▶ **COSA FARE**:
Per favore, ripeti parola per parola il passo del testo sulla cardiologia interventistica che inizia con le parole contenenti «Ciononostante, in Italia, permangono» e termina con «di Cardiologia Interventistica.».

──────── TESTO DATO

Grazie ai progressi della chirurgia mini-invasiva, oggi gli interventi cardiovascolari possono essere un’opzione terapeutica anche per quei pazienti che, per varie ragioni, come l’età avanzata o un quadro di salute molto complesso, non avrebbero potuto affrontare un intervento chirurgico tradizionale a cuore aperto. I progressi scientifici e tecnologici nel campo dell’interventistica cardiovascolare, come le tecniche mini-invasive eseguite per via percutanea, hanno contribuito sensibilmente a garantire il mantenimento e il miglioramento dello stato di salute della popolazione.

Ciononostante, in Italia, permangono forti disomogeneità di trattamento sul territorio nazionale e un terzo dei pazienti, circa un milione di persone, non ha accesso a queste procedure avanzate. Gli impedimenti sono clinici, organizzativi e finanziari. A dirlo i cardiologi interventisti riuniti nella terza edizione di «Think Heart with GISE», appuntamento annuale organizzato dalla Società Italiana di Cardiologia Interventistica.

Clinici e rappresentanti delle istituzioni hanno riflettuto su come ridurre le difficoltà di accesso a queste avanzate procedure che promettono minor sanguinamento, rischio di infezioni inferiore e ricoveri più brevi. A denunciare l’arretratezza del nostro paese è il presidente del GISE, Giuseppe Tarantini: «L’Italia può vantare grande esperienza e professionalità nell’area della cardiologia interventistica, che si può definire di eccellenza. Tuttavia è ancora necessario lavorare per favorire un accesso più allargato alle metodiche percutanee mini invasive che al momento, nel nostro paese, sono ancora sottoutilizzate rispetto alla media degli altri paesi europei, ponendo l’Italia non ancora ai primi posti in questo settore, con conseguente sotto-trattamento dei pazienti».

STENOSI AORTICA

L’impianto transcatetere della valvola aortica (TAVI) è una tecnica percutanea che permette di sostituire la valvola aortica colpita da stenosi con una protesi, senza dover fermare l’attività del cuore. La TAVI viene eseguita oggi su 5.500 pazienti soltanto, ma molti di più potrebbero beneficiare: secondo GISE, in Italia, è possibile stimare che circa il 3,4% della popolazione ultra 75enne è affetto da stenosi aortica severa e il bacino potenziale di pazienti candidabili alla procedura TAVI è di circa 32.000 individui classificati come inoperabili o ad alto rischio, e circa 15.500 pazienti a rischio intermedio. Come ha spiegato Tarantini, «le tecniche per via percutanea sono efficaci e ben tollerate; la Tavi ad esempio non richiede in molti casi anestesia generale né apertura del torace o altre cicatrici, soprattutto nei pazienti in condizioni cliniche critiche che non possono sottoporsi ad anestesia generale prevista per interventi di chirurgia classica».

────────────────
──────── ESTRATTI DEI DATI

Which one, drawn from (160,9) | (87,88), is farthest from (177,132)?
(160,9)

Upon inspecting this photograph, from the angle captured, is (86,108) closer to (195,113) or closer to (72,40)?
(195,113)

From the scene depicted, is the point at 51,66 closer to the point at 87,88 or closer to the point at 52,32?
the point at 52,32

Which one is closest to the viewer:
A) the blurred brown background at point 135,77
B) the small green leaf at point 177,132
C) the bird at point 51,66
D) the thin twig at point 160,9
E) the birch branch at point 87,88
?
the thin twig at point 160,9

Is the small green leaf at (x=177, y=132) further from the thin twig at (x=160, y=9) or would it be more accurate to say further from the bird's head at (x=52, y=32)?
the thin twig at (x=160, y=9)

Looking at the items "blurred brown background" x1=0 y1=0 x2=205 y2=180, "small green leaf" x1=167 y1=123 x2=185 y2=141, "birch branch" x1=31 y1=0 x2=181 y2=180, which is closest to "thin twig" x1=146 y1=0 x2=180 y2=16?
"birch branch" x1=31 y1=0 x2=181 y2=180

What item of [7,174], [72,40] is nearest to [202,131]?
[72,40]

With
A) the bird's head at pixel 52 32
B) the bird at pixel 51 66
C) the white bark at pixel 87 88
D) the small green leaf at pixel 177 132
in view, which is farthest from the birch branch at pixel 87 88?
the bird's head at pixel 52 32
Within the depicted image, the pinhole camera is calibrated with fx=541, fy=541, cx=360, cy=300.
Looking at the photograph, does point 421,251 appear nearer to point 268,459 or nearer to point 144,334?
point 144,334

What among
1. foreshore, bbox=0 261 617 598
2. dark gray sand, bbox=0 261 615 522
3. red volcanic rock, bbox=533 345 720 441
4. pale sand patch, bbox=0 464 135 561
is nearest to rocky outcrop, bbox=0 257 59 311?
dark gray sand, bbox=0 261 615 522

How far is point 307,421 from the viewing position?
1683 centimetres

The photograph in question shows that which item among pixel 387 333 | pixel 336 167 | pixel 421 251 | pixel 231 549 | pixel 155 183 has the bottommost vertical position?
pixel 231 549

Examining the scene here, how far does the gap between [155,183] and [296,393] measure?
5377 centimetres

────────────────

▶ **RISULTATO ATTESO**:
Ciononostante, in Italia, permangono forti disomogeneità di trattamento sul territorio nazionale e un terzo dei pazienti, circa un milione di persone, non ha accesso a queste procedure avanzate. Gli impedimenti sono clinici, organizzativi e finanziari. A dirlo i cardiologi interventisti riuniti nella terza edizione di «Think Heart with GISE», appuntamento annuale organizzato dalla Società Italiana di Cardiologia Interventistica.